Energy Department officials could not immediately detail the possible impacts to the planned repository from a 22 percent cut in the bill that was made public Monday.

The project's director, Ward Sproat, said last week that deep cuts could cause DOE to rethink its once inviolate goal of filing a repository license application by the end of next June, which would be a big step forward for the often troubled effort.

While President Bush budgeted Yucca for $494.5 million in fiscal 2008, lawmakers allocated no more than $386.5 million in a year-end wrapup bill that would keep the government funded through next September, according to the office of Sen. Harry Reid, D-Nev.

Sproat said last week a $100 million reduction "would be very serious," but he could not detail what the outcome could be.

The spending bill, which was scheduled for vote Monday night in the House and later this week in the Senate, marked the 13th consecutive year that Congress has reduced a president's budget for the Yucca project.
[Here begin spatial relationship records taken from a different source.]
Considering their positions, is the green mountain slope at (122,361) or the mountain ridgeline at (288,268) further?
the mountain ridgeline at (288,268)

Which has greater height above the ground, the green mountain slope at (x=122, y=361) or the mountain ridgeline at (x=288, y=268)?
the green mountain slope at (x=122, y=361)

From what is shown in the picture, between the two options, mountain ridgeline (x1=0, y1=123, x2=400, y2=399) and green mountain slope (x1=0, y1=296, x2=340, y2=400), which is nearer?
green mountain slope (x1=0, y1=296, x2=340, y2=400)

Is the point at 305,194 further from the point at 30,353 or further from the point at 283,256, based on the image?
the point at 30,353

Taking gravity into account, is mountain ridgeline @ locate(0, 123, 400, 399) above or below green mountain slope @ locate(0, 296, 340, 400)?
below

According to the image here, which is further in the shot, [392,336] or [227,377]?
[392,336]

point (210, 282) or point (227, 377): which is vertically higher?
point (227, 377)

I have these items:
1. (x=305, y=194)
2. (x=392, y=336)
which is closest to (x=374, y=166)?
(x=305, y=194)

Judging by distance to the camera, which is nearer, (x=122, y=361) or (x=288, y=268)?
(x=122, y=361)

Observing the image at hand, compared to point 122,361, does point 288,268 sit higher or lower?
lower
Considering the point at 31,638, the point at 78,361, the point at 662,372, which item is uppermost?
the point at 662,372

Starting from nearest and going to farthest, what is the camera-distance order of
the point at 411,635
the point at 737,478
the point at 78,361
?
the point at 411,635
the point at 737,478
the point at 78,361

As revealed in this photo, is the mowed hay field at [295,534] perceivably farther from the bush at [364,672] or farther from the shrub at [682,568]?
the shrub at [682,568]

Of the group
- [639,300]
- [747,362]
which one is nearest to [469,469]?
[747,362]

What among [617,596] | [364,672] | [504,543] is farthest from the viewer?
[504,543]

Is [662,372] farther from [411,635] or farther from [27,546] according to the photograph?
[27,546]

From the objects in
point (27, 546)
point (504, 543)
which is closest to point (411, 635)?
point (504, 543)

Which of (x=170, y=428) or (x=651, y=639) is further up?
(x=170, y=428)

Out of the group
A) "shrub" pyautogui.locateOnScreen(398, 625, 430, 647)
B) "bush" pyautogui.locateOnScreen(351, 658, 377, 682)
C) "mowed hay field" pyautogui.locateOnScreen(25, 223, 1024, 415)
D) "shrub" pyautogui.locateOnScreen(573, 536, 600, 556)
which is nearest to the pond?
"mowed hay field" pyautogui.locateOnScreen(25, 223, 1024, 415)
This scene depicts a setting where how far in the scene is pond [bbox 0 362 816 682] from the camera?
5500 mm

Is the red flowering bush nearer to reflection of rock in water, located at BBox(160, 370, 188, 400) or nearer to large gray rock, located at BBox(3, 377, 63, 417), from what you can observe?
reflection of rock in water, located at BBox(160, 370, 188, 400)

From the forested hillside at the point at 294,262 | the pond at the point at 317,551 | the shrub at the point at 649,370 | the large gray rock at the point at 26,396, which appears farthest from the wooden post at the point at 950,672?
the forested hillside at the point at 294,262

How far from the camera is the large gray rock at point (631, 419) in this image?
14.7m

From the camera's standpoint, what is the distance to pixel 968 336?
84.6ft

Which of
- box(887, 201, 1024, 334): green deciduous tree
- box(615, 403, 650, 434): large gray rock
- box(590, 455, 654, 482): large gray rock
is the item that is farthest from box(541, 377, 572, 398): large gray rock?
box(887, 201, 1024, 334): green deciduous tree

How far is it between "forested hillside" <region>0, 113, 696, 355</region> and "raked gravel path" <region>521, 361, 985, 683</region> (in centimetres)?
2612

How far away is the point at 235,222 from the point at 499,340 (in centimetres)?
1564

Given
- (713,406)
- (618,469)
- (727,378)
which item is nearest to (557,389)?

In that period, repository spending has been reduced a combined $1.3 billion. DOE officials have blamed underfunding for missed deadlines and near-constant scrambling to set new priorities for segments of the complex science and transportation program.

On the other hand, critics of Yucca Mountain on Monday cheered the latest whacking, including Reid, who has used his influence to slow the project and did so again this year.

"I am proud that I was successful in cutting from Yucca's budget," Reid said in a statement. "It is clear that the Yucca Mountain Project is a dying beast, and I hope that this cut in funding will help drive the final nail into its coffin."

"This is another battle we have won, but we still have a war to fight toward killing it once and for all," said Rep. Jon Porter, R-Nev.

"The White House is in a mad rush to move forward on the license for Yucca Mountain by next summer, regardless of the danger, and I hope this cut will slow their reckless drive," said Rep. Shelley Berkley, D-Nev.

DOE officials say a 7,000-page licensing package it plans to submit to the Nuclear Regulatory Commission should show the repository could be operated safely.

Fights over funding only serve to delay safety reviews of the Yucca project, said Martez Norris, executive director of the Nuclear Waste Strategy Coalition.

In the meantime, electricity ratepayers continue to pay $750 million annually into a special repository construction fund that has not been fully tapped.

"We are disappointed this program is not being protected," said Norris, whose group consists of power company executives and utility officials in states where nuclear waste is stored at present. "Members of Congress whose ratepayers are paying into the fund are not protecting their states. That waste is going to stay stranded in their states."